Исходный текст:
════════════════════
Мессии, лжемессии и толпа - Юрий Миранович Антонян
Гитлер всегда ощущал свою особость, свою неспособность к человеческим отношениям, а отсюда затем и свою предназначенность к великим свершениям. Война была для Гитлера великим положительным моментом его формирования, «огромным впечатлением», «грандиозным», «столь счастливым», как сам он это сформулирует, безудержно приветствуя этот опыт, имевший для него, по существу, метафизический ранг.
Сам Гитлер скажет, что война его перевернула. Ибо, помимо всего иного, она придала ему, чувствительному молодому человеку, твердость и осознание его собственной ценности. Примечательно, что теперь он уже не боится показаться на глаза своим родственникам — отпуск в октябре 1917 и в сентябре 1918 г. он проводит у родных в Шпитале. Кроме того, на фронте он узнал пользу солидарности, получил какие-то навыки самодисциплины и, наконец, ту веру в судьбу, которой будет отмечен патетический иррационализм его поколения в целом. Мужество и хладнокровие, которые были проявлены им под самым жестоким огнем, создали ему у однополчан своего рода нимб; если Гитлер рядом, говорили они, «то ничего не случится». Кажется, эта уверенность произвела большое впечатление и на него самого; она явно укрепила в нем ту веру в свое особое призвание, которую он настойчиво сохранял в себе во все эти годы неудач[99].
════════════════════
Исходные данные:

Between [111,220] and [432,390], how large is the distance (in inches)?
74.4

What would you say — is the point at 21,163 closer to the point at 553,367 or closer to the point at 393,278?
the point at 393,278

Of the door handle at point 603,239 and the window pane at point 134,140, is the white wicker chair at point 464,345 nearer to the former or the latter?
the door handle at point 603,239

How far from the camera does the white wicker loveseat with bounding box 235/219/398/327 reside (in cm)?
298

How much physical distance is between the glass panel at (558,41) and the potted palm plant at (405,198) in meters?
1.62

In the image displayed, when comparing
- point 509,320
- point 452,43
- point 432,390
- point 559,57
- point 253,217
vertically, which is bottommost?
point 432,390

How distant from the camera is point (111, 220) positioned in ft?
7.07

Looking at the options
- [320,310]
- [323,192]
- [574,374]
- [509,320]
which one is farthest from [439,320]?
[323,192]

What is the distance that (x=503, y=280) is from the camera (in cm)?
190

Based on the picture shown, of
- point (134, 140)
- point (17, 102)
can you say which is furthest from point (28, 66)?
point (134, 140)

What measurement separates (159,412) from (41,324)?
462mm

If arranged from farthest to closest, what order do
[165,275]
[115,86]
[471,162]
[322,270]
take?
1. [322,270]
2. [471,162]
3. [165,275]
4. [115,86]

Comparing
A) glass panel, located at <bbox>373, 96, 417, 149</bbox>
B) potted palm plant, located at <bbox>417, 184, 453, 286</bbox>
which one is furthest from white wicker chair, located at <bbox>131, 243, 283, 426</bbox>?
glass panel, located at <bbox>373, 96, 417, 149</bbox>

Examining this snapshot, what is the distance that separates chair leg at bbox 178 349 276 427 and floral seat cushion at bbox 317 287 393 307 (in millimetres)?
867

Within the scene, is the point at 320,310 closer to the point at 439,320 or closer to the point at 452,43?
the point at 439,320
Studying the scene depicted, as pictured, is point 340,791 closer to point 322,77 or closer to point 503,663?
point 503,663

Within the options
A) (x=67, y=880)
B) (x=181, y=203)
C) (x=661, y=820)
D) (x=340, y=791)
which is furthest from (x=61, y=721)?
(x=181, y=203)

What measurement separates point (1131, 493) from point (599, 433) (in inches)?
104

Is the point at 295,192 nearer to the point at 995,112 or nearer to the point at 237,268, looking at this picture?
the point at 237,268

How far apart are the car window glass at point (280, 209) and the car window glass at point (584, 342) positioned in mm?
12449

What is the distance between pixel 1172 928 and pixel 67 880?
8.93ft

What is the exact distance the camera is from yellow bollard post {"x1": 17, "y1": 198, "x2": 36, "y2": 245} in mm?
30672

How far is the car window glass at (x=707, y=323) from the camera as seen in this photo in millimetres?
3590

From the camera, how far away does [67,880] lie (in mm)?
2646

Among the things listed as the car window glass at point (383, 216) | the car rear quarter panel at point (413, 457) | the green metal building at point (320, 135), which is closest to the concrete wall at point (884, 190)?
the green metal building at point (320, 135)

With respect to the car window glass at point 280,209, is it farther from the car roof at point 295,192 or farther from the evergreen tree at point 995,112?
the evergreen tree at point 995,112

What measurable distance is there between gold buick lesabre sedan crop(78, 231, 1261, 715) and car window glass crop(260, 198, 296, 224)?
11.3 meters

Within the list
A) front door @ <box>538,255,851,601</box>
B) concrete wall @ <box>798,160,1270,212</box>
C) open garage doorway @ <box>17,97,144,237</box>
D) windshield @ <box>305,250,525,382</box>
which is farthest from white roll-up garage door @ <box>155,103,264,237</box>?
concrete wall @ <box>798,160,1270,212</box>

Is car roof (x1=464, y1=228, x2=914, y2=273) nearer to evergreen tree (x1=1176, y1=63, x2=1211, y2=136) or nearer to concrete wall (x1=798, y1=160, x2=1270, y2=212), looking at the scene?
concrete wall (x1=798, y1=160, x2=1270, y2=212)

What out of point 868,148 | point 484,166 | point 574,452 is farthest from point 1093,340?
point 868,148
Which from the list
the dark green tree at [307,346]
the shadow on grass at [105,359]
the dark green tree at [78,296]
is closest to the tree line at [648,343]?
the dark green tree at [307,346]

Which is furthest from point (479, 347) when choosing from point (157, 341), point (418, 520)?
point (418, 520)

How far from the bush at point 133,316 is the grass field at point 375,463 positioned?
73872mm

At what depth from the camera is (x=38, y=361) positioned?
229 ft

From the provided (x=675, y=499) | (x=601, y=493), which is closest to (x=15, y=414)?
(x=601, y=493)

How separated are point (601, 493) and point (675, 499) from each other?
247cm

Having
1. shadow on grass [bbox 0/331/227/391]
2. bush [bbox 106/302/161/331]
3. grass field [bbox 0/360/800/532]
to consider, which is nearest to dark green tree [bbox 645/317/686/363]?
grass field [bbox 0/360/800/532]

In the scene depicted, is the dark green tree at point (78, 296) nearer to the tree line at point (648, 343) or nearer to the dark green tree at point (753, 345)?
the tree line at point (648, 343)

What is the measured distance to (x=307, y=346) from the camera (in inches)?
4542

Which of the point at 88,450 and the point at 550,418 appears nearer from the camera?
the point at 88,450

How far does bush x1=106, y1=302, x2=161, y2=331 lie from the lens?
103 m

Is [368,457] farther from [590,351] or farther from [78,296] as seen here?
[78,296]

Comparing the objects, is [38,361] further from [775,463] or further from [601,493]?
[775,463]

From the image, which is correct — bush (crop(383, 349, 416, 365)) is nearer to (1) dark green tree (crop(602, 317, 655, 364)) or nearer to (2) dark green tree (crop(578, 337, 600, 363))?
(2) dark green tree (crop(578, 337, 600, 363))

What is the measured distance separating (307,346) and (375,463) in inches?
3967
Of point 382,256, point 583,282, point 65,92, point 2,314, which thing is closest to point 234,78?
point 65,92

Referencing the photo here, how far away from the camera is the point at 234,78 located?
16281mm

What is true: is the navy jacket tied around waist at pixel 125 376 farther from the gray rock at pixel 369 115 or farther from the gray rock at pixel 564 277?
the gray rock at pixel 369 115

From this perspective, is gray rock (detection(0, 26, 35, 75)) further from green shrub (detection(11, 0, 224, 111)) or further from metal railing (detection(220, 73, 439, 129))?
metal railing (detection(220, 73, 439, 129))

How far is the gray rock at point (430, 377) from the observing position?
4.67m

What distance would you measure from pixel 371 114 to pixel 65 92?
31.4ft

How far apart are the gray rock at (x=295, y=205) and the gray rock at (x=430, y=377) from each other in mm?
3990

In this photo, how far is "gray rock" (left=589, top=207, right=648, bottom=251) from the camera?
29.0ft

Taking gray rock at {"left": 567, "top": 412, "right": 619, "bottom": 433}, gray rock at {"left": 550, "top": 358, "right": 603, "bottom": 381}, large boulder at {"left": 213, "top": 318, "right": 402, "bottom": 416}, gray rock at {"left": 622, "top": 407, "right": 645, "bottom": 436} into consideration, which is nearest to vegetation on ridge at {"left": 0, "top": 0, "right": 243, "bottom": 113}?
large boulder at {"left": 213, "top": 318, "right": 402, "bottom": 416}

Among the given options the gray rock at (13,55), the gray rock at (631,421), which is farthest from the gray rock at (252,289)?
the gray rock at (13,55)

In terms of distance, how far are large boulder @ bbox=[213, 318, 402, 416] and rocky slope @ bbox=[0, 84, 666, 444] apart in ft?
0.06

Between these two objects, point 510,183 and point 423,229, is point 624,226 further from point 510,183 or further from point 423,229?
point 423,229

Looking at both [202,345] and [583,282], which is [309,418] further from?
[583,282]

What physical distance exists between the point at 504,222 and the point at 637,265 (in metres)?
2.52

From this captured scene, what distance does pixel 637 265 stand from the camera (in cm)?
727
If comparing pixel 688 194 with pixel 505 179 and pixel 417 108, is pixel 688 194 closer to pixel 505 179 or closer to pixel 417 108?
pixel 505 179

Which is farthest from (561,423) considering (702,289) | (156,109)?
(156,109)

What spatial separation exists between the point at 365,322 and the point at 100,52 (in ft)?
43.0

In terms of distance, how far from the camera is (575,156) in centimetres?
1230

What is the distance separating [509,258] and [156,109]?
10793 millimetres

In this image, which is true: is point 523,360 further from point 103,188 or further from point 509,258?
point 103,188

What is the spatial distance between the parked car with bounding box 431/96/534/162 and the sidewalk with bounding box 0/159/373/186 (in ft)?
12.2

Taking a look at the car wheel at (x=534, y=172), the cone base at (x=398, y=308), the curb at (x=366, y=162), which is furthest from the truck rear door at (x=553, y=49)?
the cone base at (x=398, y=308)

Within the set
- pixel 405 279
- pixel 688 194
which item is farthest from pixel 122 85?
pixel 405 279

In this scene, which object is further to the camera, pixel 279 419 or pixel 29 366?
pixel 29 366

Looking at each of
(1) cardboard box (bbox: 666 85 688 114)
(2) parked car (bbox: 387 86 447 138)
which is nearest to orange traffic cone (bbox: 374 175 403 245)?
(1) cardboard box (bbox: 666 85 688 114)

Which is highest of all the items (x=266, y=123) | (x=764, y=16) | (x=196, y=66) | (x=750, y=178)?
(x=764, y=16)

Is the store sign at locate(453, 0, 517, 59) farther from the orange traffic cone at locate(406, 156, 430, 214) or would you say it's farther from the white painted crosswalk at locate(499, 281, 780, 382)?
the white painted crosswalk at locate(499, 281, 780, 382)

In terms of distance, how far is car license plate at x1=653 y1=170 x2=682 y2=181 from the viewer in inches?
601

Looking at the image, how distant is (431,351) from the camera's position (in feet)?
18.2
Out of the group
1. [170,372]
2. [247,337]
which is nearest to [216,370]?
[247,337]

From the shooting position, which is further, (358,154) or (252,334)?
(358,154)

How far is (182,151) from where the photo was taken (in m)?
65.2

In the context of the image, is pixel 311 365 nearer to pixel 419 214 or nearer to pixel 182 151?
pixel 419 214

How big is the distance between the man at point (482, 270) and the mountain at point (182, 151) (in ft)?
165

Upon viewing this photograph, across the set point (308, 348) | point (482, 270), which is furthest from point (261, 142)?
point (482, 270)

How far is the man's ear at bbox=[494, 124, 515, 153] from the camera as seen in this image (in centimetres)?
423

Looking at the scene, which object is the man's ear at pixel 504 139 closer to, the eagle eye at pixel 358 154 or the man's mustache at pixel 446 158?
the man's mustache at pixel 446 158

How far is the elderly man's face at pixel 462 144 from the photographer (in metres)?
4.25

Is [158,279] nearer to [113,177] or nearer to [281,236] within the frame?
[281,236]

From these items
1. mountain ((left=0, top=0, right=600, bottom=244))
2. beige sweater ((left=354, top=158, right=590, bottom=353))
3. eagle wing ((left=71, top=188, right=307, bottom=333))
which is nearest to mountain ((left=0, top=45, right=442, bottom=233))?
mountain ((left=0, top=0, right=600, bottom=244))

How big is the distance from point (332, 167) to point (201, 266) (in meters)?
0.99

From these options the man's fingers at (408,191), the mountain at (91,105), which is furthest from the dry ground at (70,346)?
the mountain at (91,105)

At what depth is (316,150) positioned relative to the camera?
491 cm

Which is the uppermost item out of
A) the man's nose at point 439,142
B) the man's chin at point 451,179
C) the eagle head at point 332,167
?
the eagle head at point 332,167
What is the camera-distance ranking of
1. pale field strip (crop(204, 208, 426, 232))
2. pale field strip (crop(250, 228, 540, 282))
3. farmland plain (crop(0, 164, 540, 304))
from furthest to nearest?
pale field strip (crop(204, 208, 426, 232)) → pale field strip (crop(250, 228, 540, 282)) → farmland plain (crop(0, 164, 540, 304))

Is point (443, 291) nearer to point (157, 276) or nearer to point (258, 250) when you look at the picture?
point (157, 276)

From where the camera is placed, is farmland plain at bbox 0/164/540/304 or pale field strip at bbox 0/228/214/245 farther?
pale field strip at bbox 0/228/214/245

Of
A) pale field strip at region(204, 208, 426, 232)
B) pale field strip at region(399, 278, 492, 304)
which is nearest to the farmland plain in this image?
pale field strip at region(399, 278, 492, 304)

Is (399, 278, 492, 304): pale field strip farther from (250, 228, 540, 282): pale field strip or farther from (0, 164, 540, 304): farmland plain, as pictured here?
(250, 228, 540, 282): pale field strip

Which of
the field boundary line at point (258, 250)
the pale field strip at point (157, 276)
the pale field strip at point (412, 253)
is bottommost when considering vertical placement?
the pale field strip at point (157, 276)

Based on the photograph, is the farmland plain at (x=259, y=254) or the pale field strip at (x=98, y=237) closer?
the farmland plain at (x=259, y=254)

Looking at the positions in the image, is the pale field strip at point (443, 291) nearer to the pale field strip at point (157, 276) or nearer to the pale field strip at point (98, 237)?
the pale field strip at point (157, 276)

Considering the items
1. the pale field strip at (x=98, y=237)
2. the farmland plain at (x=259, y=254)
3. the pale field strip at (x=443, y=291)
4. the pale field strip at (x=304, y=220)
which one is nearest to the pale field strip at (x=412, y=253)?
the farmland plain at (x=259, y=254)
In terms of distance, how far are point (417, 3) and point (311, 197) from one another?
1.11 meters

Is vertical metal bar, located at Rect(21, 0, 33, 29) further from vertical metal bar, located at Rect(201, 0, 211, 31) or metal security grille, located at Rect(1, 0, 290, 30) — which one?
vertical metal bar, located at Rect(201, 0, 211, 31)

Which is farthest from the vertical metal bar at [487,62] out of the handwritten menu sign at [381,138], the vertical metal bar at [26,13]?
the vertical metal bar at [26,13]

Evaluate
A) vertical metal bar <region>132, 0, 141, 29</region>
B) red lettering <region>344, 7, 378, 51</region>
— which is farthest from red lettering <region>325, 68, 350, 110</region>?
════════════════════
Задание: Продублируйте без изменений фрагмент исходного текста: начните со слов «Сам Гитлер скажет, что» и остановитесь после слов «эти годы неудач[99].». Данные представляют собой самостоятельный материал, не связанный с исходным текстом.

Результат:
Сам Гитлер скажет, что война его перевернула. Ибо, помимо всего иного, она придала ему, чувствительному молодому человеку, твердость и осознание его собственной ценности. Примечательно, что теперь он уже не боится показаться на глаза своим родственникам — отпуск в октябре 1917 и в сентябре 1918 г. он проводит у родных в Шпитале. Кроме того, на фронте он узнал пользу солидарности, получил какие-то навыки самодисциплины и, наконец, ту веру в судьбу, которой будет отмечен патетический иррационализм его поколения в целом. Мужество и хладнокровие, которые были проявлены им под самым жестоким огнем, создали ему у однополчан своего рода нимб; если Гитлер рядом, говорили они, «то ничего не случится». Кажется, эта уверенность произвела большое впечатление и на него самого; она явно укрепила в нем ту веру в свое особое призвание, которую он настойчиво сохранял в себе во все эти годы неудач[99].